Grayson filed to run Wednesday as a write-in candidate in Florida’s 6th Congressional District, which covers a stretch from eastern Lake County to St. John’s County and is represented by Republican U.S. Rep. Michael Waltz of St. Augustine Beach.
This isn’t about beating Waltz though. Grayson just wants to mess with him.
Grayson said Thursday that this is about limiting Waltz’s ability to promote himself and other Republicans through the congressional perk known as “franking,” which allows members of Congress to communicate with constituents at taxpayers’ expense.
If Waltz has an election opponent, whether a Democrat, some other party member, or even a write-in, the Congressman’s use of franking, whether by mail, email, social media or some other medium, has to stop 90 days before a general election. If there’s no opponent, there’s no limit. Most members get about $200,000 a year for franking. Some get more.
Grayson said that’s been something he’s focused on in the past, sometimes encouraging someone else to file in some race somewhere, where a Republican looked like he or she might be unchallenged.
“I told people I don’t think it’s a good idea to let the other side go unscathed and I’ve tried to recruit people to do this to cut off the franking budget for people on the other side,” he said. “Now basically I’m trying to demonstrate to people how to do it, by doing it myself.”

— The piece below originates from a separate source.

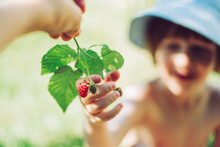 Child Boy Hands Touch And Take Fresh Raspberries With Green Leaves From His Mother's Hand At Garden.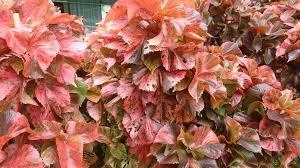 Copper leaf garden plant-perennials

“That’s the point. I don’t expect to win in a write-in campaign as a member of Congress. That’s not realistic at all,” Grayson said. “But what it does is kill the franking for that particular Republican, starting a few months from now.”

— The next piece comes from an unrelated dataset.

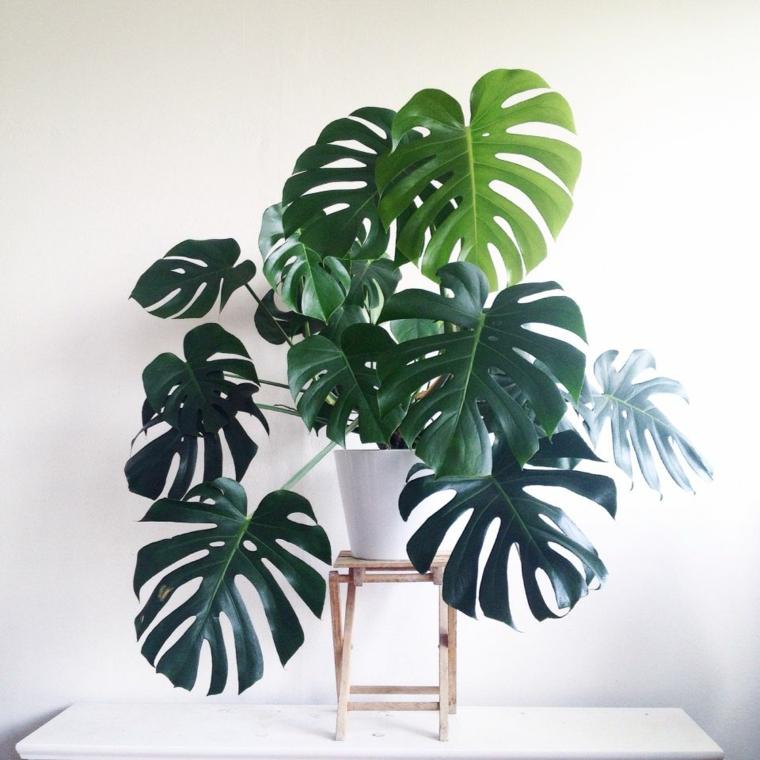 plantes d'intérieur-rib-de-adan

Grayson, a lawyer from Windermere, was one of the brashest, most outspoken and most controversial progressive members Congress during his three terms. He became both a warrior symbol of the Democratic Party’s left wing, and a Republicans’ symbol of what they thought was wrong with Democrats.

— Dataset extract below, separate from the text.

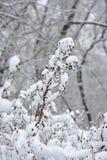 Zweige mit Schneeflocken Stockfoto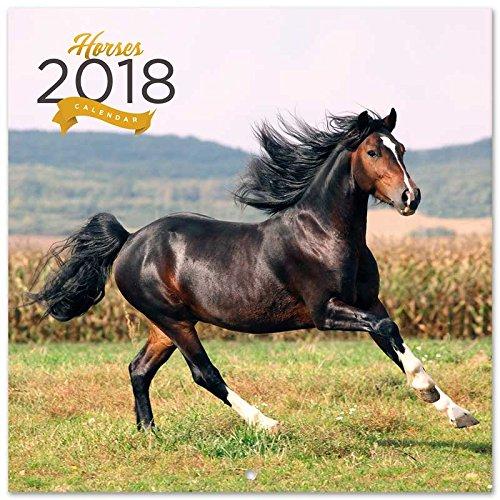 Grupo Erik editores-kalender 2018 30 x 30 paarden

He represented Florida’s 8th Congressional District in 2009 and 10, but lost a 2010 reelection bid to Republican Rep. Dan Webster, after redistricting essentially turned that area into Florida’s 10th Congressional District. He ran again in 2012, this time in neighboring Florida’s 9th Congressional District, and won. He represented that district through 2016. That year he lost a bid for the U.S. Senate and left Congress. He tried to return in 2018, but the new CD 9 incumbent, Democratic Rep. Darren Soto, beat him in the primary.
In fact, Waltz has opposition in CD 6 with or without Grayson.
Two Democrats have qualified, lawyer Clint Curtis of Orlando and University of Central Florida instructor Richard Thripp of Daytona Beach.
And there are several other candidates who filed to open campaign accounts but have not qualified for the ballot. They have until Friday at noon to qualify.
Grayson said, “It’s working out that way. But there was no way to know.”
Waltz’s campaign declined to comment on Grayson’s action.
Waltz won the CD 6 seat in 2018, succeeding Ron DeSantis, who was elected Governor. The district provides Republicans a seven-point advantage in voter registration and has historically favored Republicans by a larger margin than that.
In 2018, Waltz, a businessman and Army Green Beret who was a first-time candidate, faced Democrat Nancy Soderberg, a former Ambassador under President Barack Obama who had prior election experience. The race became a very high-stakes and high-profit contest with national parties and allied groups pouring money in. Soderberg spent more campaign money, but Waltz soundly defeated her, 56-44.